Beautifully produced, classic-sounding '70s country-rock, with an explicit religious overtone. The Talbot Brothers -- John And Terry -- were the driving force behind the '60s band Mason Proffit, where they had explored some spiritual themes, but here they reveal themselves as what was once known as "Jesus freaks," which is to say, longhaired hippies of an evangelical bent. The siblings pioneered what became known as "Christian rock," with an impressive lineup of top talent behind them: in addition to a bunch of rock-scene studio cats such as David Lindley, Leland Sklar and Russ Kunkel, twangsters like Josh Graves, Randy Scruggs and Sneaky Pete Kleinow add to the country vibe. Most of the songs are Talbot originals, although Little Feat's Lowell George contributes the album's opening track, "Easy To Slip," and outlaw country songwriter Lee Clayton contributes the slinky, swampy "Carnival Balloon." It's a very nice, very '70s record, one that fans of Brewer & Shipley would appreciate -- although you gotta be willing to hang with the Christian messaging, because it is inescapably present. One track, the gear-jamming "Moline Truckin'," has a raunchier, more secular feel -- a fun song that apparently that track got left off the later reissue LP, which was retitled Reborn. Go figure.


Marsha Thornton "Farther Along -- Acapella Hymns Of Farewell" (Metronome, 2003)



Randy Travis -- see artist discography


Justin Trevino "Before You Say Amen" (Heart Of Texas, 2006)
An all-gospel offering from this modern, indie-oriented Texas honkytonk crooner... Fine stuff, and very traditionally oriented! If you like Johnny Bush's old stuff, you'll probably dig this, too.


Laverne Tripp "Jesus Loves Cowboys" (Song Revival, 1980) (LP)


Ernest Tubb "Old Rugged Cross" (Decca, 1952)


Ernest Tubb "Family Bible" (Decca, 1963) (LP)
A nice, low-key gospel set... Old standards such as "Precious Memories," "Great Speckled Bird" and "What A Friend We Have In Jesus" comingle with Hank Williams' "I Saw The Light" and other more modern material... All of it is filtered through ET's standard-issue loping beat... and it all sounds uniformly rugged and sincere. Not bad!


Ernest Tubb "Family Bible" (MCA Special Products, 2003)
A budget-line CD reissue that omits two tracks from the original LP...


Ernest Tubb "Stand By Me" (Vocalion, 1966) (LP)


Ernest Tubb "Saturday Satan, Sunday Saint" (Decca, 1969) (LP)

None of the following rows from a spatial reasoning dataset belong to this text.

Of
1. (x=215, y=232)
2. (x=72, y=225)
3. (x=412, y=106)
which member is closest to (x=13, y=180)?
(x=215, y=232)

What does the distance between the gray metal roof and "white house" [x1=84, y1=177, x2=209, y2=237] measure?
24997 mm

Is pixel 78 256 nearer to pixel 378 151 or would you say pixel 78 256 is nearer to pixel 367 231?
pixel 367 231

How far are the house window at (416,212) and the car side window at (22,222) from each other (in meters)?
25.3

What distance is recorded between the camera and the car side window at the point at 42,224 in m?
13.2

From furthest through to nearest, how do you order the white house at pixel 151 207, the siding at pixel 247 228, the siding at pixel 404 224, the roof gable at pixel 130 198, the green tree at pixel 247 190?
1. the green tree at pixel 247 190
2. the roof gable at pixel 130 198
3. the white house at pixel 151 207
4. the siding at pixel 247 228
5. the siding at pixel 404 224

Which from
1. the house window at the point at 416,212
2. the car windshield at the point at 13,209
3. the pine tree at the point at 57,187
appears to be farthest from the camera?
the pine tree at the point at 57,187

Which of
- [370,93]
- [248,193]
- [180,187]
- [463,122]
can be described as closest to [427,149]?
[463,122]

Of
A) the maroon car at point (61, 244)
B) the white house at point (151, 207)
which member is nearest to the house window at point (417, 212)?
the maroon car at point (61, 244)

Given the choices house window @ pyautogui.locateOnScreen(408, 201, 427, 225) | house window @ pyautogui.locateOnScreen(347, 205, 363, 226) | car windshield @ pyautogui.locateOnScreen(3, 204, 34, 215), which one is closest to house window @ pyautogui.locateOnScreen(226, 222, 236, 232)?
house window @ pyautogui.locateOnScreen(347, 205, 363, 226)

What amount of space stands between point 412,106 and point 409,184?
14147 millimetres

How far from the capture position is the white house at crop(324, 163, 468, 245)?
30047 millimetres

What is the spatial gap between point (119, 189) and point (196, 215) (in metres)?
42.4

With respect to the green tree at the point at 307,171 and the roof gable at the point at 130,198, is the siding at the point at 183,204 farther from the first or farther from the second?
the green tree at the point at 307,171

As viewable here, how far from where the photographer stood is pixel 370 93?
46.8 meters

Conway Twitty "Clinging To A Saving Hand/Steal Away" (MCA, 1973)
Amazingly enough, this was Twitty's one and only gospel record, and it has kind of a funny history. It came out in May of '73 and almost immediately was repackaged as a 10-song LP the same year, but with one song -- "Steal Away" -- omitted. My guess is that the switch from an 11-song to a 10-song playlist enabled the folks at MCA to reclassify it as a budget-line record, and sell it in more downscale venues -- truck-stops, drug stores, that kind of thing. Anyway, it's a great record if you like Christian country music, and a rare chance to hear that '70s swinger, Conway Twitty, singing religious material. The full-length, eleven-song, album was reissued on CD as The Gospel Spirit (which is what I've linked to here...) The shorter, 10-song version also came out on CD, and is included below.


Conway Twitty "Who Will Pray For Me?" (MCA, 1973)
Material from the 1974 Clinging To A Saving Hand album (above).


Conway Twitty "The Gospel Spirit" (MCA/Geffen, 1994)
A reissue of Twitty's 1973 album, Clinging To A Saving Hand. Amazingly enough, this was Twitty's one and only gospel record, and it's pretty groovy if you like Christian country music. It's also available in a shorter version (ten songs instead of eleven) on a CD called Who Will Pray For Me. One additional song, "Steal Away," is included only on this version.


T. Texas Tyler "The Great Texan" (King, 1960)
Country gospel with a rollicking beat, a nice hillbilly twist on the genre -- none of the syrupy, watered-down, well-behaved poppiness that plagued so many other country Christian records. Tyler tears the house down with rambunctious revival-style rave-ups like "You've Got To Live Your Religion" and "Didn't They Crucify My Lord." Even the slower numbers have plenty of backbeat and slinky steel guitars; this is a for-real country record, fun to listen to, even aside from the religious content. If ya ask me, this is really the way to get folks fired up about their religion -- make it fun! Good record... recommended!